* **Stated task**
Reproduce, unchanged, the stretch of the listing below from the line containing "With respect to" through the end of the listing.

• • • • • • •

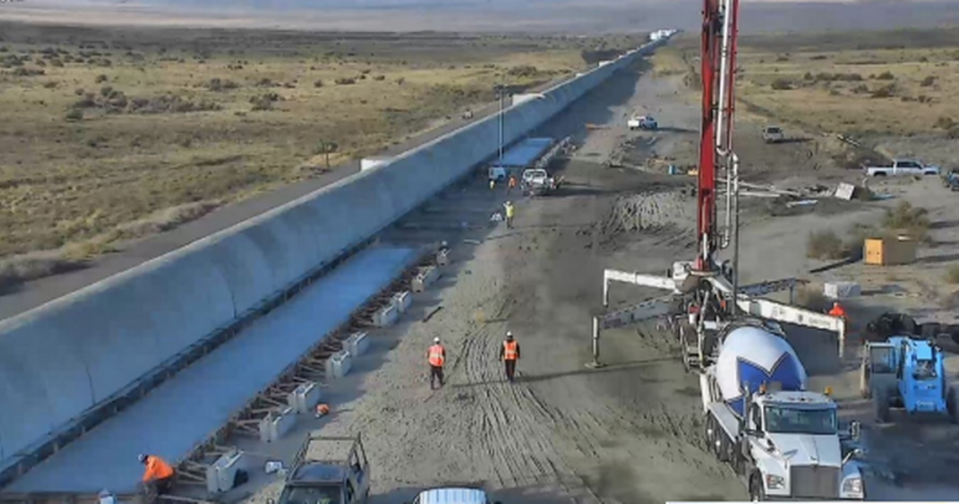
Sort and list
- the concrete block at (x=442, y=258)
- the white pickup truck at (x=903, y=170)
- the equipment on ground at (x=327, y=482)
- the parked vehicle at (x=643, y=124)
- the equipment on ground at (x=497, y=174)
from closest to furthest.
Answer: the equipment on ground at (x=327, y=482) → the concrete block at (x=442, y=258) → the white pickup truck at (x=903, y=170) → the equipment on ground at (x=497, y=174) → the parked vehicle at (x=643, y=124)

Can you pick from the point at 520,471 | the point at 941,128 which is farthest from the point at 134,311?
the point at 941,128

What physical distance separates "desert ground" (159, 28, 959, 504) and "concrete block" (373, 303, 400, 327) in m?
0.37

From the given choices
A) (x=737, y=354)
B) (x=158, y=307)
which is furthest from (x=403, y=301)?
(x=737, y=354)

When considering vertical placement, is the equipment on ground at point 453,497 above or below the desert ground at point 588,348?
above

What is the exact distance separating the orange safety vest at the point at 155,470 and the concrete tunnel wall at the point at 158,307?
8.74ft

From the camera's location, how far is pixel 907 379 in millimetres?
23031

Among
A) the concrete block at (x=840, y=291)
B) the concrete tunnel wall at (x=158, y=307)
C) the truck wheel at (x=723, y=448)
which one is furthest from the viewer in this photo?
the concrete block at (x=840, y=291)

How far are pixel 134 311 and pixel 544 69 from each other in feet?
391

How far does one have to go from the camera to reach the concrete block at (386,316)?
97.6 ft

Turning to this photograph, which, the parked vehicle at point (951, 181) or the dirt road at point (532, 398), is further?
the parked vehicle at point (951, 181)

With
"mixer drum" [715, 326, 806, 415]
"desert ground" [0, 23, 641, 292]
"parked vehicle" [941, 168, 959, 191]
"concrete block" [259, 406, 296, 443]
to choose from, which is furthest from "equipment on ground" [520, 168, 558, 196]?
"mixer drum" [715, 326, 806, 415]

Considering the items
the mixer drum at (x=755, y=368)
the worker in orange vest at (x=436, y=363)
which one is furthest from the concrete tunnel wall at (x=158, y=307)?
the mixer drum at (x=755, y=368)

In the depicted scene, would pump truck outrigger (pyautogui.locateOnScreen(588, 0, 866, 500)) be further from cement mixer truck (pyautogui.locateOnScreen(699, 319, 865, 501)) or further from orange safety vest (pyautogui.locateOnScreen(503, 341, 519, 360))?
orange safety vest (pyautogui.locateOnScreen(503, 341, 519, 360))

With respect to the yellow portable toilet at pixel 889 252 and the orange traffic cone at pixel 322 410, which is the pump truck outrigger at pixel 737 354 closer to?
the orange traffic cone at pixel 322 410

• • • • • • •

* **Task response**
With respect to the yellow portable toilet at pixel 889 252 and the orange traffic cone at pixel 322 410, which is the pump truck outrigger at pixel 737 354 closer to?
the orange traffic cone at pixel 322 410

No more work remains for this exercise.